Momo. Io dico adunque che il male lo fanno alcuni di noi, ai quali non basta che di uomini sien diventati iddii, ma han menato qui un codazzo di servitori e di cagnotti e li han fatti eguali a noi, per mostrare così che ei son grandi e valenti. I’ credo, o Giove, che mi si conceda parlar con franchezza: chè altramente io non potrei: e tutti mi sanno che son libero di lingua, e non taccio quando vedo il torto, ma taglio, e come la sento la spiattello senza rispetti per alcuno, e senza timore: però a molti sembro acerbo e calunniatore per indole, e mi chiamano il pubblico accusatore. Ma poichè io n’ho il diritto, ed è stato bandito, e tu, o Giove, mi permetti di parlar francamente, io parlerò senza niente dissimulare. Molti adunque non contenti che essi entrano nel nostro consesso, e seggono al comune banchetto, benchè sieno mezzo mortali, ci han condotto anche il loro servidorame e squadre di danzatori; i quali si sono traforati tra i cittadini del cielo, ed ora si pigliano la parte loro de’ donativi e de’ sagrifizi senza pagarci il tributo dei forestieri.

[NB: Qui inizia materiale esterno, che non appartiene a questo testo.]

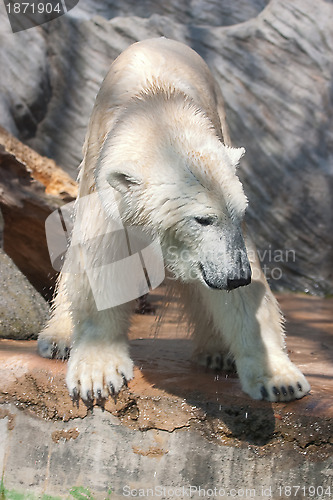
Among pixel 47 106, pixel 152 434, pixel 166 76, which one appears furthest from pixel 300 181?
pixel 152 434

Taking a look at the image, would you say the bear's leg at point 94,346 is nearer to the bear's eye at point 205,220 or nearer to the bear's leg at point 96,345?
the bear's leg at point 96,345

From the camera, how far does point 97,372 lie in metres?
2.54

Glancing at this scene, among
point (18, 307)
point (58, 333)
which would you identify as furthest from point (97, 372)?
point (18, 307)

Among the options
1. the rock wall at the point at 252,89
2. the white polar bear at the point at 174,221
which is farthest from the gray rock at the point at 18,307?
the rock wall at the point at 252,89

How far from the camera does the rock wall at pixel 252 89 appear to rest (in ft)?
21.2

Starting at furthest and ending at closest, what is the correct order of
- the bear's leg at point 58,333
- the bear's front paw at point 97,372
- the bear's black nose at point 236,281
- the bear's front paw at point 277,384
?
the bear's leg at point 58,333
the bear's front paw at point 97,372
the bear's front paw at point 277,384
the bear's black nose at point 236,281

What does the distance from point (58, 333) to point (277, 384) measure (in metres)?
1.12

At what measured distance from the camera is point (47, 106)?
7.17m

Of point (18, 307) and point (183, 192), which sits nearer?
point (183, 192)

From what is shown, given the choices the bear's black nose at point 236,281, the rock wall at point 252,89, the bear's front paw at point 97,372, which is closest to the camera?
the bear's black nose at point 236,281

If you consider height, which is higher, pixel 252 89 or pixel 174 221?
pixel 174 221

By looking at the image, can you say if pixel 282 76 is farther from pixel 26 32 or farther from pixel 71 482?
pixel 71 482

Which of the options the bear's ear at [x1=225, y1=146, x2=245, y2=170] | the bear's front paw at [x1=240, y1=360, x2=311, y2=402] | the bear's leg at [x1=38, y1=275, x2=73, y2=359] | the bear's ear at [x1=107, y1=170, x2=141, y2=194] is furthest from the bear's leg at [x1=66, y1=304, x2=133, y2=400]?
the bear's ear at [x1=225, y1=146, x2=245, y2=170]

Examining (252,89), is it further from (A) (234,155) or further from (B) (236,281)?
(B) (236,281)
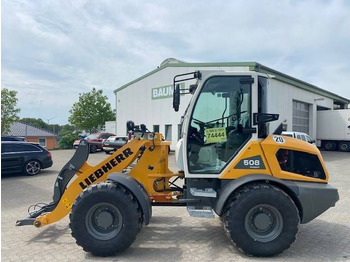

Giove. Lascia gli enimmi, o Momo, parla chiaro e tondo, e di’ anche i nomi: chè ora stai troppo su i generali, e sei franteso da molti. Un franco parlatore deve dire netto ogni cosa.
Momo. Bene, o Giove, tu mi sproni a parlar franco: la fai veramente da re e da magnanimo: e sì li dirò i nomi. Adunque questo gran prode di Bacco, questo mezz’uomo, neppur greco per lato di madre, la quale era nipote d’un Cadmo mercatante della Sirofenicia, poichè fu fatto degno dell’immortalità, io non dico chi egli sia, con quella mitra in capo, così briaco, e balenante; perchè pensomi che tutti veggiate come è molle e infemminito, e mezzo furioso, e sente di vernaccia sin dal mattino.